Two year old evacuated to New Zealand
A two-year-old girl was medically evacuated to New Zealand for urgent treatment of an unknown condition over the weekend, after a 72-hour operation to get her out of Samoa.
The child, who can only be referred to as Sylvia, landed in Auckland on Monday night and has been admitted to Starship Children’s Hospital with her parents.
After her health deteriorated last week and Samoa’s hospital systems ran out of diagnostic options, Sylvia’s parents’ employer the United Nations stepped in to get help.
Resident Coordinator Dr. Simona Marinescu told the Samoa Observer it was a remarkable effort by multiple people and organisations working to find the money and resources to get the Samoan girl to safety.
The parents, both Samoan nationals working in different positions at the U.N., were not available to speak to this newspaper on Tuesday. They are in an isolation unit at the hospital near their daughter while she is treated.
“When baby Sylvia left she was a little weak but I am hoping everything is going to be okay for her,” Dr. Marinescu said.
“I am very proud of this organisation. This is us when we do business the way we do business to save the life of a baby.”
The team moved heaven and earth to get Sylvia to New Zealand. First was the matter of having her insurance provider accept the costs of the medical evacuation and treatment abroad.
The World Food Program (W.F.P.) humanitarian aviation services came on board to provide the evacuation services, and International S.O.S. worked to find a plane.
Then was the matter of finding a hospital that would admit the child. Several were canvassed, and Starship agreed to take her but not under the conditions of the insurance.
Dr. Marinescu worked to improve the insurance conditions, which meant getting approval from New York to allow the U.N. to cover anything over the insurance spending gap.
She waited up all night to get the letter for the flight for the hospital just hours before Sylvia and her parents were meant to get on the plane.
Finally, the changes were approved and everything could go ahead: Sylvia was admitted to the hospital to wait for her ambulance to take her to the air ambulance, which delivered her straight to Starship with all costs secured.

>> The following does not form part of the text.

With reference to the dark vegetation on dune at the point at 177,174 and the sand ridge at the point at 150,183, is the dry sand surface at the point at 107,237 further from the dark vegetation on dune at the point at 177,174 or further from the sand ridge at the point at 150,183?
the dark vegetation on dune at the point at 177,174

“We also picked up the cost of the air ambulance, but it is 2.5 times lower than a charter flight, and it comes with a doctor – we didn’t know whether the baby would need any kind of medical assistance on the flight, you never know what could happen,” Dr. Marinescu said.
Her office used her travel budget to pay for the air ambulance, she said.
The flight made a planned pit-stop in Tonga, and landed in Auckland late on Monday night. The family had help from the Ministry of Foreign Affairs and Trade, and New Zealand’s Ministry of Immigration to ensure they had the right visas and paperwork to be allowed into the country for treatment.
The Ministry of Health also helped the parents get their first vaccines before they left, and had their COVID-19 tests done on Sunday.
“Everybody who had to do something in this did their best. The United Nations, the Government of Samoa, the High Commission of New Zealand, Starship, immigration in New Zealand, everybody was active over the weekend,” Dr. Marinescu said.
She called the World Food Programme the "Nobel prize laureate" for getting Sylvia onto a flight so quickly, working from Rome and Fiji, and connecting with InternationalSOS in Sydney to make it happen.
“The U.N. will always do that. It's the passion we all put in when you hear of a child in need, we’re human beings willing to do our best."